- Your goal
Please write out the material below exactly as given.

- Data in this exercise
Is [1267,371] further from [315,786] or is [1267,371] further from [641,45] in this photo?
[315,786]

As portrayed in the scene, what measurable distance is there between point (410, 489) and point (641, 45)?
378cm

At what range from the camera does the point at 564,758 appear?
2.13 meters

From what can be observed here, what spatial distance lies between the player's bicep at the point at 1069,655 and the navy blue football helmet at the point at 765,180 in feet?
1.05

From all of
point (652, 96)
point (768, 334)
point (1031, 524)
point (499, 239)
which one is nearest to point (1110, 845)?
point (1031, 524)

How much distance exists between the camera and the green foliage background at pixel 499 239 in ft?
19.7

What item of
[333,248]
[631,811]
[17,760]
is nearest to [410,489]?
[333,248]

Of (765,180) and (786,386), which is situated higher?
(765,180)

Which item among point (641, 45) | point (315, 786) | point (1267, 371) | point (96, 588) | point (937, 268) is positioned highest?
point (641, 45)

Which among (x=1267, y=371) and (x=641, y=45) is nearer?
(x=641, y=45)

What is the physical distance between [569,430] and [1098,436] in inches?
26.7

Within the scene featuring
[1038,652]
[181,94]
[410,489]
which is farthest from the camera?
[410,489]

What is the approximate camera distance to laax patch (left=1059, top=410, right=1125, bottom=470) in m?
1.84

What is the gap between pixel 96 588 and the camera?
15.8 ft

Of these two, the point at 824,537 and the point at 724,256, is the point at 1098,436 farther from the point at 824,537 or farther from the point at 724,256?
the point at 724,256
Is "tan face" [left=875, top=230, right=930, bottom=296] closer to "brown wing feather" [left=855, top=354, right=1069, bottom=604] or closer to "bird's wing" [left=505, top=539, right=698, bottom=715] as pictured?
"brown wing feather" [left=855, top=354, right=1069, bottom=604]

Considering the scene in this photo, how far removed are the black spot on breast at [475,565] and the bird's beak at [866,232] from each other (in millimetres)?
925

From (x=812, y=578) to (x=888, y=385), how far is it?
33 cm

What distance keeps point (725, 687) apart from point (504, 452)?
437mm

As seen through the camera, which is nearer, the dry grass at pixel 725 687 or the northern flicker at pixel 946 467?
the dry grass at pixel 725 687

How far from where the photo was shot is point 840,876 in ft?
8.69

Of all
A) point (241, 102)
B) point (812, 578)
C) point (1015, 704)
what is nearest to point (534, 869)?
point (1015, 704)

- Full output
Is [1267,371] further from [315,786] or is [1267,371] further from [641,45] in this photo?
[315,786]

As portrayed in the scene, what measurable distance is there between point (410, 489) and point (641, 45)?
378cm

At what range from the camera does the point at 564,758 appear?
2.13 meters

From what can be observed here, what spatial distance lies between the player's bicep at the point at 1069,655 and the navy blue football helmet at the point at 765,180 in feet?
1.05

From all of
point (652, 96)
point (768, 334)
point (1031, 524)
point (499, 239)
which one is nearest to point (1110, 845)?
point (1031, 524)

How much distance exists between the camera and the green foliage background at pixel 499 239 in ft?
19.7

What item of
[333,248]
[631,811]
[17,760]
is nearest to [410,489]?
[333,248]

Of (765,180) and (786,386), which is situated higher?
(765,180)

Which item among point (641, 45) | point (315, 786) | point (1267, 371) | point (96, 588) | point (937, 268) is positioned highest?
point (641, 45)

Which among (x=1267, y=371) and (x=641, y=45) is nearer?
(x=641, y=45)

What is the physical distance between [569,430] and [1098,436] in inches?
26.7

Within the scene featuring
[1038,652]
[181,94]
[410,489]
which is farthest from the camera?
[410,489]

What is the approximate camera distance to laax patch (left=1059, top=410, right=1125, bottom=470) in m?
1.84

What is the gap between pixel 96 588 and the camera?
15.8 ft

Of these two, the point at 824,537 and the point at 724,256, is the point at 1098,436 farther from the point at 824,537 or farther from the point at 724,256?
the point at 724,256
Is "tan face" [left=875, top=230, right=930, bottom=296] closer to "brown wing feather" [left=855, top=354, right=1069, bottom=604] or closer to "bird's wing" [left=505, top=539, right=698, bottom=715] as pictured?
"brown wing feather" [left=855, top=354, right=1069, bottom=604]

Considering the scene in this photo, how far removed are the black spot on breast at [475,565] and the bird's beak at [866,232] from each other (in millimetres)?
925

From (x=812, y=578) to (x=888, y=385), how far is it?
33 cm

What distance keeps point (725, 687) apart from point (504, 452)?
437mm

As seen through the camera, which is nearer, the dry grass at pixel 725 687 or the northern flicker at pixel 946 467?
the dry grass at pixel 725 687

How far from where the photo was shot is point 840,876 in ft?
8.69

Of all
A) point (241, 102)
B) point (812, 578)
C) point (1015, 704)
what is nearest to point (534, 869)?
point (1015, 704)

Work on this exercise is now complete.